First, for a panoply of
Maryland’s own consumer protection laws, the legislature created a private
right to sue; notably, however, it failed to do so for the ban on
unsolicited facsimile transmissions in CL §14-1313. Second, four times
since CL §14-1313 was enacted in 1989 have bills come before the
legislature that might have reasonably prompted it, in the Court’s view,
to amend the omission (it did not do so). Third, given that the
legislature prohibited Maryland consumers from suing for violations of
Maryland’s own unsolicited facsimile transmission law, it would make no
sense to allow them a private right of action in state court for
violations of the comparable junk fax prohibition in the TCPA.
This past May, the
Court of Appeals granted certiorari in Ponte – and with good
reason, because the conclusion that the General Assembly has actually
demonstrated its intent to opt out of the TCPA’s grant of jurisdiction
will strike many as a stretch.
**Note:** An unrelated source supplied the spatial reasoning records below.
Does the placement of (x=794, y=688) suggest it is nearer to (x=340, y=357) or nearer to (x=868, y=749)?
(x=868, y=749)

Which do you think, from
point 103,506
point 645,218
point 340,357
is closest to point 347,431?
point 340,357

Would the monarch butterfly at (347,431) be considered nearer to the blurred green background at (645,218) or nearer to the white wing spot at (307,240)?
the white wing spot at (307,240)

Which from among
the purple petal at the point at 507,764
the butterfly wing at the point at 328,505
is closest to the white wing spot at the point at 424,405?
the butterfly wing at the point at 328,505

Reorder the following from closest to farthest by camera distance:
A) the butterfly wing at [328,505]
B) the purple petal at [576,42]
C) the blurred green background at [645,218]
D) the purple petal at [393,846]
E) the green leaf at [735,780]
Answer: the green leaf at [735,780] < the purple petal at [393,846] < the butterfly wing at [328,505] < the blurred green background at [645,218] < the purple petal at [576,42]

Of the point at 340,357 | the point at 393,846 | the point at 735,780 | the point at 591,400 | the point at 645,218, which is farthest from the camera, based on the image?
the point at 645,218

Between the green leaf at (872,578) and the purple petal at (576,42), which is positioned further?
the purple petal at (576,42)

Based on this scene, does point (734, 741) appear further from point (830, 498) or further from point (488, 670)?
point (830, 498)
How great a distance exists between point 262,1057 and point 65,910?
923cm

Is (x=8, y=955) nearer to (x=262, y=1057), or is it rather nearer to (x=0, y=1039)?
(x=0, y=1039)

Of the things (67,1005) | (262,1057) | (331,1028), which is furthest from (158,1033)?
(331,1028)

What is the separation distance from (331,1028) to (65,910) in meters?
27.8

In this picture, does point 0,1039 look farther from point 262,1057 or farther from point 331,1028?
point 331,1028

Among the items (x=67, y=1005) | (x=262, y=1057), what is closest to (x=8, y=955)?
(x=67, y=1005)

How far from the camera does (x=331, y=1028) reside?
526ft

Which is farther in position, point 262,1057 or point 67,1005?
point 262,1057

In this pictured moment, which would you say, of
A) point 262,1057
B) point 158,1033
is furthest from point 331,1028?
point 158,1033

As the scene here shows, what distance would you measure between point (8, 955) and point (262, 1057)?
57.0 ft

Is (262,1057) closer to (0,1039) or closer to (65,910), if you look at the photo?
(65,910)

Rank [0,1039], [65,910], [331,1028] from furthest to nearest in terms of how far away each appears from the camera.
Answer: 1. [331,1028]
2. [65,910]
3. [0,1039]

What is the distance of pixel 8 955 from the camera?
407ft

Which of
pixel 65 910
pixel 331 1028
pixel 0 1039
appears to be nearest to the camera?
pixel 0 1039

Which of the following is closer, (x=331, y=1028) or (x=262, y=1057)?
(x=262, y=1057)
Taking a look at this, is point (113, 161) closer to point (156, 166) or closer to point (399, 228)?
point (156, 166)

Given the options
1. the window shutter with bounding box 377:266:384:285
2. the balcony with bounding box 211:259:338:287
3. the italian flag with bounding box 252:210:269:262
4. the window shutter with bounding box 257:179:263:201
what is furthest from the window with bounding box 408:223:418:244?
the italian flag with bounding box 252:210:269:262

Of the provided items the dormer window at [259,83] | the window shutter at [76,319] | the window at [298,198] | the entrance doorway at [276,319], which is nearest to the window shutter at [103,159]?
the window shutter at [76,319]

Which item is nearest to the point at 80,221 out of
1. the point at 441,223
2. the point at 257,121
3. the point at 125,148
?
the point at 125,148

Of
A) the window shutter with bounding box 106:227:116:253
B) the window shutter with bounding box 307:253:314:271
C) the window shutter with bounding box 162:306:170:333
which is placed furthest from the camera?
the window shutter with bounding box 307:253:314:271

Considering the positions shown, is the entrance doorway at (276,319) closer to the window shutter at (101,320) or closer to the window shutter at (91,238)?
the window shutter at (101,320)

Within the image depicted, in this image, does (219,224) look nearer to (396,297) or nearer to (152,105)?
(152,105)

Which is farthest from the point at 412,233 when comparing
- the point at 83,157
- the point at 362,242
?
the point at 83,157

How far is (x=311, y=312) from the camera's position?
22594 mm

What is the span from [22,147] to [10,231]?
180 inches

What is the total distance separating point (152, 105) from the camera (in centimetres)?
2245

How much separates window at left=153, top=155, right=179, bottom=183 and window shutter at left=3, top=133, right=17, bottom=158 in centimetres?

The General Assembly passed CL §14-1313 in
1989 – two years before the TCPA was passed, so obviously it did not draft
CL §14-1313 with the TCPA’s private right of action in mind. Moreover,
since 1989, not one of the four bills noted by the Court of Special
Appeals squarely proposed enacting a private cause of action against
unsolicited facsimile transmissions, so one cannot say with confidence
that the General Assembly has ever “reaffirmed” its 1989 choice through
inaction. Indeed, as the Court of Special Appeals itself acknowledged, the
General Assembly has never voiced its rejection of private actions under
the TCPA for the last 13 years. During that time, it is presumed to have
been aware of the TCPA and aware of the almost unanimous view among other
jurisdictions that private actions may be brought in state court unless
affirmatively barred by state law.
As for the anomaly that
the Court of Special Appeals thought would be created if Maryland
consumers could sue for junk fax violations of the TCPA but not sue for
violations of CL 14-1313: the fact is that the TCPA, a federal law, covers
interstate junk faxes that reach Maryland consumers; Maryland’s law
does not have this reach. The TCPA would allow Maryland consumers to sue
to enjoin such violations or to recover damages, or both. It is not clear
that the legislature would find this result unacceptably anomalous.
Will Maryland consumers
be able to sue in state court to block the transmission of prohibited junk
faxes? The Court of Appeals will have the last word this term.